- **Page extract**
▬▬▬▬▬▬
From mboxrd@z Thu Jan  1 00:00:00 1970
From: r.sricharan@ti.com (Sricharan R)
Date: Thu, 1 Aug 2013 00:01:47 +0530
Subject: [PATCH v2 4/6] ARM: mm: LPAE: Correct virt_to_phys patching for
 64 bit physical addresses
In-Reply-To: <1375289086-5315-5-git-send-email-santosh.shilimkar@ti.com>
References: <1375289086-5315-1-git-send-email-santosh.shilimkar@ti.com>
 <1375289086-5315-5-git-send-email-santosh.shilimkar@ti.com>
Message-ID: <51F95813.2060508@ti.com>
To: linux-arm-kernel@lists.infradead.org
List-Id: linux-arm-kernel.lists.infradead.org

Hi,
On Wednesday 31 July 2013 10:14 PM, Santosh Shilimkar wrote:
> From: Sricharan R <r.sricharan@ti.com>
>
> The current phys_to_virt patching mechanism does not work
> for 64 bit physical addressesp. Note that constant used in add/sub
> instructions is encoded in to the last 8 bits of the opcode. So shift
> the _pv_offset constant by 24 to get it in to the correct place.
▬▬▬▬▬▬
- **Information supplied**
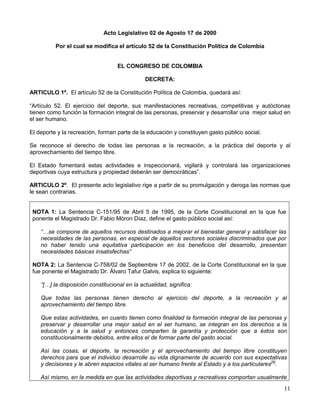 11
Acto Legislativo 02 de Agosto 17 de 2000
Por el cual se modifica el artículo 52 de la Constitución Política de Colombia...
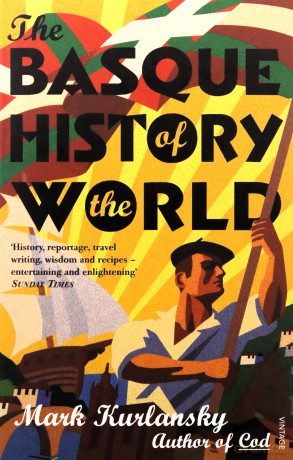 The Basque History Of The World: Mark Kurlansky - Mark Kurlansky [KSIĄŻKA]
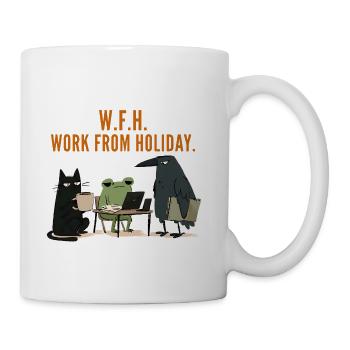 W.F.H. Work From Holiday - Coffee/Tea Mug - white - Right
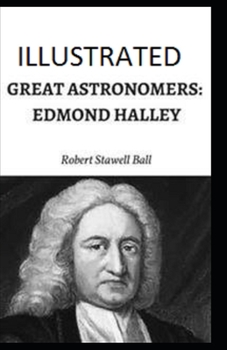 Paperback Great Astronomers: Edmond Halley Illustrated Book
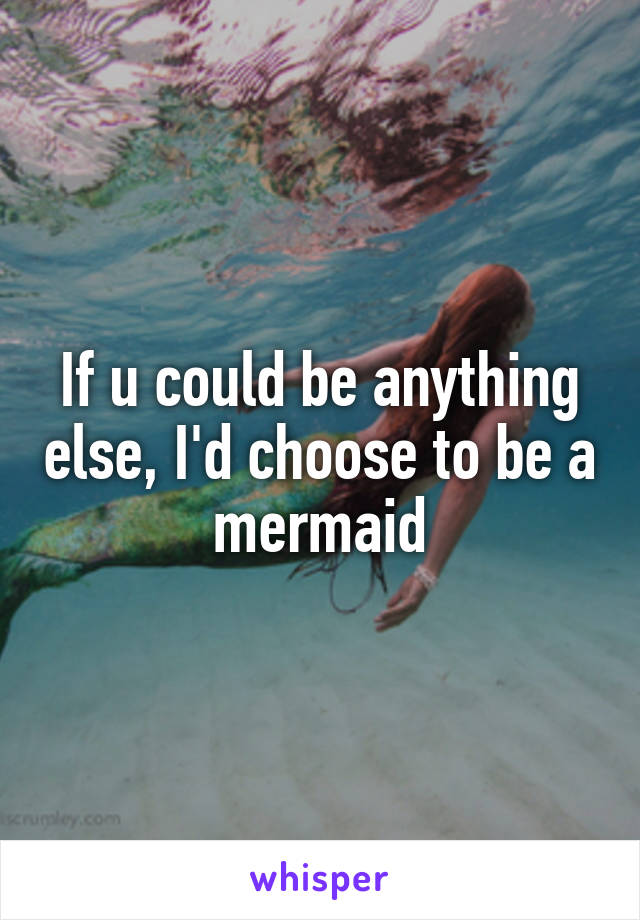 If u could be anything else, I'd choose to be a mermaid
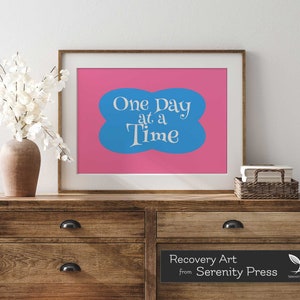 One Day at a Time Sober,  ODAAT Printable Art, Women in Recovery Art, Sobriety Alcoholics Anonymous, AA NA, 12 Step Programs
▬▬▬▬▬▬
- **Questions on the material**
(1) In the patch email, by how many bits is the _pv_offset constant shifted?
(2) List every header field name that ends in a colon in the patch email's header lines before the greeting "Hi,".

- **Expected results**
(1) By 24 bits.

(2) From, Date, Subject, In-Reply-To, References, Message-ID, To, List-Id